▼
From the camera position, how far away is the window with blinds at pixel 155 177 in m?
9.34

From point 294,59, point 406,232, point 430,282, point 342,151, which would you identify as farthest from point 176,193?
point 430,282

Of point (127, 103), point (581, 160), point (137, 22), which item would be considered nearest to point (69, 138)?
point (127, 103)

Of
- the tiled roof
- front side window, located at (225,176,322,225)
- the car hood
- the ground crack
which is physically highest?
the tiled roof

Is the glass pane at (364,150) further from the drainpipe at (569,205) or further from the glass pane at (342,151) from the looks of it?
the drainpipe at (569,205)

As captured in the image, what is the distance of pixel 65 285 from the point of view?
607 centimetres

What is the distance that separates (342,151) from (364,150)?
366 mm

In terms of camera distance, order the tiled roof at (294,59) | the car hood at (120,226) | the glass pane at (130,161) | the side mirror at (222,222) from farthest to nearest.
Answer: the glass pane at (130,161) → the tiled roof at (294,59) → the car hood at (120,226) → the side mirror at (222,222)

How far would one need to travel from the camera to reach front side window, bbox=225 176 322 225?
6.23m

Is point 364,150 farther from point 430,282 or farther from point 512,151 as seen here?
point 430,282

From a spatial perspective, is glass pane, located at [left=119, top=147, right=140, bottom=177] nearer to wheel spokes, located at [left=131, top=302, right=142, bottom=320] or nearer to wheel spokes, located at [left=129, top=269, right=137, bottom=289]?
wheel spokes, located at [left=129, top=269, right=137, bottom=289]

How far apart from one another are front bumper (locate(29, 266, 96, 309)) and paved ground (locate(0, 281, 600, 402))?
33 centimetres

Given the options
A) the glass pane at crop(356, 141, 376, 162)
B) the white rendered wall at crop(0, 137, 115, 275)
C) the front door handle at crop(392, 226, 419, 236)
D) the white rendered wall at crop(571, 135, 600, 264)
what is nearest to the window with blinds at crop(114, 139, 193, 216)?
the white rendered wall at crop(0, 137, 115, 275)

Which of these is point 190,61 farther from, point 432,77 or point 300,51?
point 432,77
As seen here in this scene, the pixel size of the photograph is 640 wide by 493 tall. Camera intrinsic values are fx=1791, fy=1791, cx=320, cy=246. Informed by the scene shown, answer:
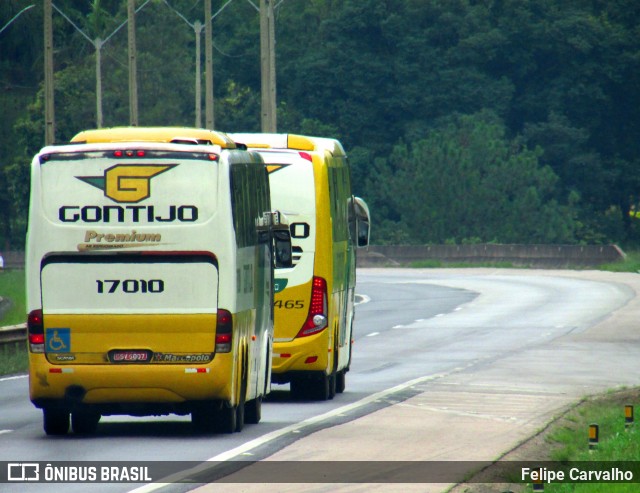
▲
**AUFGABENSTELLUNG**
Sammle bitte aus den Einträgen oben jede Zeile, in der die Zeichenfolge "wheel" vorkommt.

**ERGEBNIS**
From a spatial perspective, is glass pane, located at [left=119, top=147, right=140, bottom=177] nearer to wheel spokes, located at [left=131, top=302, right=142, bottom=320] or nearer to wheel spokes, located at [left=129, top=269, right=137, bottom=289]?
wheel spokes, located at [left=129, top=269, right=137, bottom=289]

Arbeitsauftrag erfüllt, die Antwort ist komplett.